Exercise aim
Count the lines in the entries below that contain the string "rule". Give only that number.

Information shown
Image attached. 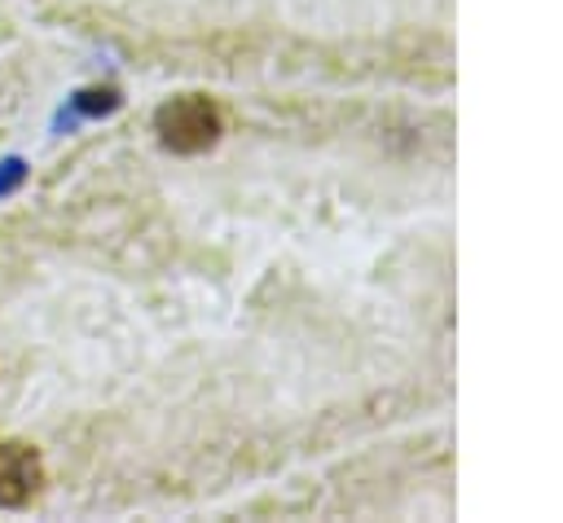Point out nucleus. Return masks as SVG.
<instances>
[{"instance_id": "nucleus-1", "label": "nucleus", "mask_w": 563, "mask_h": 523, "mask_svg": "<svg viewBox=\"0 0 563 523\" xmlns=\"http://www.w3.org/2000/svg\"><path fill=\"white\" fill-rule=\"evenodd\" d=\"M154 127H158V141L176 154H198L207 145H216L220 136V110L198 97V92H185V97H172L167 105H158L154 114Z\"/></svg>"}, {"instance_id": "nucleus-2", "label": "nucleus", "mask_w": 563, "mask_h": 523, "mask_svg": "<svg viewBox=\"0 0 563 523\" xmlns=\"http://www.w3.org/2000/svg\"><path fill=\"white\" fill-rule=\"evenodd\" d=\"M44 483V466L31 444L0 439V505H26Z\"/></svg>"}]
</instances>
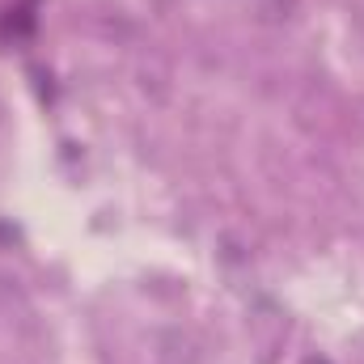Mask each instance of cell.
Masks as SVG:
<instances>
[{
    "mask_svg": "<svg viewBox=\"0 0 364 364\" xmlns=\"http://www.w3.org/2000/svg\"><path fill=\"white\" fill-rule=\"evenodd\" d=\"M305 364H331V360H326V356H309Z\"/></svg>",
    "mask_w": 364,
    "mask_h": 364,
    "instance_id": "obj_1",
    "label": "cell"
}]
</instances>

Task answer
2